Name conversion rule when there is a "." (dot)

Issue #274 resolved
Laurent Gautier created an issue

The objects and parameters in R package appear to have increasingly both the "." and the "_" version of names.

For example, in R 3.2.0 the package stats has both format_perc and format.perc. The current conversion rule for high-level utilities such as importr is to convert "." (invalid character for Python symbols) into "" but this is obviously breaking when the "" version is also defined in the R package (fortunately rpy2 is checking rather than silently override).

What could be a good default conversion rule that would keep the automatic conversion work (without the need to specify the conversion manually for such cases) ?

Comments (25)

  1. Antony Lee

    I can't say I know much about R but I guess you could map . to _ and _ to __ (two underscores). Obviously this would break if someone uses two consecutive dots or variants thereof in a variable name (so you still need a check) but I doubt this happens in practice.

  2. Laurent Gautier reporter

    I thought about this but the trouble is that I find in rather non intuitive to have perfectly valid Python symbols change (e.g., foo_bar would become foo__bar).

    I will look into making the customization of the name converting function rather easy. This will help have this suggestion or other suggestions out in the wild and help settle on a default based on the collective experience.

  3. Laurent Gautier reporter

    With c87b5af58bca the conversion can be specified as a callback:

    def my_translation(rname):
        return rname.replace('_', '__').replace('.', '_')
    base = importr('base',
                   symbol_r2python = my_translation)
    
  4. Shantanu Joshi

    Searching for an error led me to this issue. I get the following error:

    My R version is 3.2. rpy2 is 2.5.6 Sorry, I'm only reporting the error without giving much thought to the discussion above....


    stats = importr('stats')
    

    File "/Applications/BSS/lib/python2.7/site-packages/rpy2/robjects/packages.py", line 412, in importr

    version = version)
    

    File "/Applications/BSS/lib/python2.7/site-packages/rpy2/robjects/packages.py", line 178, in init

    self.__fill_rpy2r__(on_conflict = on_conflict)
    

    File "/Applications/BSS/lib/python2.7/site-packages/rpy2/robjects/packages.py", line 280, in fill_rpy2r

    super(SignatureTranslatedPackage, self).__fill_rpy2r__(on_conflict = on_conflict)
    

    File "/Applications/BSS/lib/python2.7/site-packages/rpy2/robjects/packages.py", line 214, in fill_rpy2r

    raise LibraryError(msg)
    

    rpy2.robjects.packages.LibraryError: Conflict when converting R symbol in the package "stats" to a Python symbol (format.perc -> format_perc while there is already format_perc)

  5. Antony Lee

    Actually, because you only need to avoid conflict between names in a single package and you know all the names that you're going to translate from the beginning, you could map both . and _ to _, except when this would lead to a conflict, in which case you map . to _ and _ to __ (or just . to __), possibly printing a warning in that case. Then symbol2rpython should be a function taking a list of R names as a single argument and returning a mapping of these names to unique Python identifiers.

    Something like:

    def symbol2rpython(names):
        simple = [name.replace(".", "_") for name in names]
        if len(set(simple)) < len(names):
            warnings.warn("blablablah")
            return {name: name.replace("_", "__").replace(".", "_") for name in names}
        else:
            return dict(zip(names, simple))
    
  6. Laurent Gautier reporter

    The conditional translation rules is something I considered but thought it would be quite confusing when trying to port R code to rpy2 (whether it is _ or __ depending on the other symbols in the package). I am fine with allowing the callback to do it though.

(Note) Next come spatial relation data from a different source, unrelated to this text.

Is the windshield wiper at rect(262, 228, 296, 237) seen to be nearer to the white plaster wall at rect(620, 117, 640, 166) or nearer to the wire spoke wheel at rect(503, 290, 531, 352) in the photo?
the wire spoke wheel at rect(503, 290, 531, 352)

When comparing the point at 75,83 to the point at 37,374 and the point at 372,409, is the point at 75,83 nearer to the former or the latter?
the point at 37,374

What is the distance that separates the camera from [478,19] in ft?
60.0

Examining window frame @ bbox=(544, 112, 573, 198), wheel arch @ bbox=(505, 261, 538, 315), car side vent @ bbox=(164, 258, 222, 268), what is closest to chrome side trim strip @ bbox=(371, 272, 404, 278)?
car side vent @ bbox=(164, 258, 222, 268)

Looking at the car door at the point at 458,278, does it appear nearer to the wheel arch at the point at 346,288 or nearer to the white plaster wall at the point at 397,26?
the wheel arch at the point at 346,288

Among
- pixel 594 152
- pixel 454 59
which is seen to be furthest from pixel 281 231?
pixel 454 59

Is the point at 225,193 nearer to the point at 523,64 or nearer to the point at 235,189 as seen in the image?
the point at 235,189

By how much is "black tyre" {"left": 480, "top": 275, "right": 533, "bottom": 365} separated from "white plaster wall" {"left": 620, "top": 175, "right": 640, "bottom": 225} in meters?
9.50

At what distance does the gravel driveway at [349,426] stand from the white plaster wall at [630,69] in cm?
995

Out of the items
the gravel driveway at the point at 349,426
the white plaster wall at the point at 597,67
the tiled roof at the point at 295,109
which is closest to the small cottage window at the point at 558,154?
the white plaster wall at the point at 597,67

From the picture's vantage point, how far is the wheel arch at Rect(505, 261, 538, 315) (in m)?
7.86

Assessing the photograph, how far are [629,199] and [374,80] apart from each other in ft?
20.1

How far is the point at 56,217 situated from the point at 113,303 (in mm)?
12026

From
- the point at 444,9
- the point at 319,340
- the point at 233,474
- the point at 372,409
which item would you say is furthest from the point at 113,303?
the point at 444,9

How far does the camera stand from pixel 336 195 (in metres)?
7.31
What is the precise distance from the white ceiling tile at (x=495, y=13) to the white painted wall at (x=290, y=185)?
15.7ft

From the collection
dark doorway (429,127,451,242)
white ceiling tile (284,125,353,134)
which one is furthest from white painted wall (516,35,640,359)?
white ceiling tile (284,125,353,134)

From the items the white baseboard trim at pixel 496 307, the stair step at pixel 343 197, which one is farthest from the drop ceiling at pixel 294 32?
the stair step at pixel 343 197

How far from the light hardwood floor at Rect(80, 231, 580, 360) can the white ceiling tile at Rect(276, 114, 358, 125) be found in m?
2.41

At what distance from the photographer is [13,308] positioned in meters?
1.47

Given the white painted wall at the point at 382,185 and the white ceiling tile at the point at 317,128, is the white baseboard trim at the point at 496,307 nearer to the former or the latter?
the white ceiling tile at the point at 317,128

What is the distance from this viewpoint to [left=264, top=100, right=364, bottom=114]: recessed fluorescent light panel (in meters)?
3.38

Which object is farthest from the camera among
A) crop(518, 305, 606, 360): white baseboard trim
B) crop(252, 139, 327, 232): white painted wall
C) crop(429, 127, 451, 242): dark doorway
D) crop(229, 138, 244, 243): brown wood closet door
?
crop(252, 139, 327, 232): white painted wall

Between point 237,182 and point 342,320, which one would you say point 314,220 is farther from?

    Once the callback is operating at the level of all symbols, the way the parameter to importr() robject_translations is handled has to be considered. That parameter could also disappear but I currently like the offer the option to fix a small number of translations while writing as little code as a {'foo': 'bar'}.

  7. Laurent Gautier reporter

    @shjoshi The package stat in R-3.2.0 is creating the issue. If you are not using the symbol incriminated, just use the option on_conflict="warn" when calling importr as it will not make any difference to you. This is what I did for the unit tests as an emergency response to the change in R.

  8. Serrano Pereira

    Strangely the workaround with on_conflict="warn" works in the interactive Python interpreter, but not when I use it inside my Django application. It still raises a LibraryError exception despite having set on_conflict="warn".

    This temporary workaround works for me:

    stats = importr('stats', robject_translations={'format_perc': '_format_perc'})
    
  9. Laurent Gautier reporter

    @figure002 - this is rather strange. Does your Django application point to the same rpy2 and R as your ipython does ?

  10. Serrano Pereira

    @lgauthier Yes, I only have one version of R and rpy2 installed. And I run them both in the same virtualenv. But I just found out that the exception is only raised with an Apache + mod_wsgi setup. The exception does not occur if I run it using Django's development server. Should I create a separate issue for this?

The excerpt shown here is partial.